**Aim 1**
Please set down the rows below word for word, starting with the row line that contains "Of (218,17) and" and going on through the last line of the rows.

Requisition ID: req7206

Job Title: Evaluation Consultant for Case Management Coaching Programme - Beirut

Sector: Child Protection

Employment Category: Consultant

Employment Type: Full-Time

Open to Expatriates: Yes

Location: Beirut, Lebanon

Job Description

The ongoing conflict in Syria has led to unprecedented levels of displaced Syrian refugees in Lebanon. Lebanon is now the country with the highest number of refugees per capita in the world, 79% of whom are women and children and an estimated 55% of whom are children under the age of 18.

The International Rescue Committee (IRC) responds to the world’s worst humanitarian crises and helps people to survive and rebuild their lives. Founded in 1933, the IRC offers life-saving care and life-changing assistance to refugees forced to flee from war or disaster. At work today in more than 40 countries and in 22 cities in the United States, the IRC restores safety, dignity, and hope to millions of vulnerable individuals who are uprooted by conflict or disaster. The IRC leads the way from harm to home.

Excerpts from a spatial dataset:
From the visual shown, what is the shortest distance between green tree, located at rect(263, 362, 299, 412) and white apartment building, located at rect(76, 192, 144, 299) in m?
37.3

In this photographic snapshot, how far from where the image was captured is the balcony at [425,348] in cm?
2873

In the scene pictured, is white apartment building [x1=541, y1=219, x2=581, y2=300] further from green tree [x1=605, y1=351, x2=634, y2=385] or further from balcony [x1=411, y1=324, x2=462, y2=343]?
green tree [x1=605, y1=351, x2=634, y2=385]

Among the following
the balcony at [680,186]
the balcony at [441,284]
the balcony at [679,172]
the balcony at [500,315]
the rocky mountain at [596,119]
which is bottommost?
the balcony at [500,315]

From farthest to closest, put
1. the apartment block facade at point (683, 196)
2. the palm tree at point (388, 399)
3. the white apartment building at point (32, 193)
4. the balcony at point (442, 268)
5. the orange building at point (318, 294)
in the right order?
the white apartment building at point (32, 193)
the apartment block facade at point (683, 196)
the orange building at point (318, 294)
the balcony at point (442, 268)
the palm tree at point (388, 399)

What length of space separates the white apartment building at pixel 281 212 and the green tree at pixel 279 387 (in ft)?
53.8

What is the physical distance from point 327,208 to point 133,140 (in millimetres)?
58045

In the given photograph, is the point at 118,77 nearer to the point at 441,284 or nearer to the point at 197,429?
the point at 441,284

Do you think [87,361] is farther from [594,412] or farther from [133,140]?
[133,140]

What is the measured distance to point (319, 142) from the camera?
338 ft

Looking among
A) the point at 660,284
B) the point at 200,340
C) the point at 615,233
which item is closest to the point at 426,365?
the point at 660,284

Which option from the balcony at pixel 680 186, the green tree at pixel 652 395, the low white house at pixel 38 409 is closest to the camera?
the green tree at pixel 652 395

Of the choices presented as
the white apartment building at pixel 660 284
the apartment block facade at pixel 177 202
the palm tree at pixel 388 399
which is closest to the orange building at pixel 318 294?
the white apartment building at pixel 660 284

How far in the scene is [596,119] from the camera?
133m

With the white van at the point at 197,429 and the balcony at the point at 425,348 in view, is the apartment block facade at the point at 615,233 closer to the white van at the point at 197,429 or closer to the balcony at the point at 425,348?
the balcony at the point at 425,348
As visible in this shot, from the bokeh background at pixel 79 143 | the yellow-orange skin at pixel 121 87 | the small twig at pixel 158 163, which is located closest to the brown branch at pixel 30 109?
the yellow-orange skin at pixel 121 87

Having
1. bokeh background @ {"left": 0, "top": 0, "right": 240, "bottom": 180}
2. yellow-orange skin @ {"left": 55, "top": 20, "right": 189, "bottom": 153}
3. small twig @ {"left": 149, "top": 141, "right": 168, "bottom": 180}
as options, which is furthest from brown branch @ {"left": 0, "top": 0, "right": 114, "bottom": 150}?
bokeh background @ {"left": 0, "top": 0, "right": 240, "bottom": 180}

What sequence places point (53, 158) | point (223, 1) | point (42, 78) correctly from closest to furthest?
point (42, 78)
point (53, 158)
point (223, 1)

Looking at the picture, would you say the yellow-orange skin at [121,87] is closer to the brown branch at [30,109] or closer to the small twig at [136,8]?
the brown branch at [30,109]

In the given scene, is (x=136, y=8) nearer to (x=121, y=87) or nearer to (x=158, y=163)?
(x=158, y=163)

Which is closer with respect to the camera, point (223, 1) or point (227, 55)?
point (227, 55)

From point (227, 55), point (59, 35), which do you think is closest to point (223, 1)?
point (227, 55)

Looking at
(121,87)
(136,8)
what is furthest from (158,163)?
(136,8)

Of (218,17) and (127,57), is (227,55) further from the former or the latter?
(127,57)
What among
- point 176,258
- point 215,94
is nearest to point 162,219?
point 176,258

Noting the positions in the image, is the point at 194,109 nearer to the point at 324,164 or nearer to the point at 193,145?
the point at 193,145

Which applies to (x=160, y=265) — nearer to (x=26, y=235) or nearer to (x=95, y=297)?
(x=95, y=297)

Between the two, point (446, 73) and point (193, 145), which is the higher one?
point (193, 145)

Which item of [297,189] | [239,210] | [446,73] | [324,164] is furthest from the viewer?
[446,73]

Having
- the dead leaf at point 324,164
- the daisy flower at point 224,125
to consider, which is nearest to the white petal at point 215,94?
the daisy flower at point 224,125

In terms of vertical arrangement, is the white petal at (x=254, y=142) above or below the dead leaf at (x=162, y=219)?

**Aim 2**
Extract a passage from the job posting above, starting with "Employment Category: Consultant" and going on through "the age of 18.", and copy it without any change.

**Right answer 1**
Of (218,17) and (127,57), is (227,55) further from the former or the latter?
(127,57)
What among
- point 176,258
- point 215,94
is nearest to point 162,219?
point 176,258

Noting the positions in the image, is the point at 194,109 nearer to the point at 324,164 or nearer to the point at 193,145?
the point at 193,145

Which applies to (x=160, y=265) — nearer to (x=26, y=235) or nearer to (x=95, y=297)?
(x=95, y=297)

Between the two, point (446, 73) and point (193, 145), which is the higher one?
point (193, 145)

Which item of [297,189] | [239,210] | [446,73] | [324,164] is furthest from the viewer?
[446,73]

Having
- the dead leaf at point 324,164
- the daisy flower at point 224,125
to consider, which is nearest to the white petal at point 215,94?
the daisy flower at point 224,125

In terms of vertical arrangement, is the white petal at (x=254, y=142) above or below the dead leaf at (x=162, y=219)?

**Right answer 2**
Employment Category: Consultant

Employment Type: Full-Time

Open to Expatriates: Yes

Location: Beirut, Lebanon

Job Description

The ongoing conflict in Syria has led to unprecedented levels of displaced Syrian refugees in Lebanon. Lebanon is now the country with the highest number of refugees per capita in the world, 79% of whom are women and children and an estimated 55% of whom are children under the age of 18.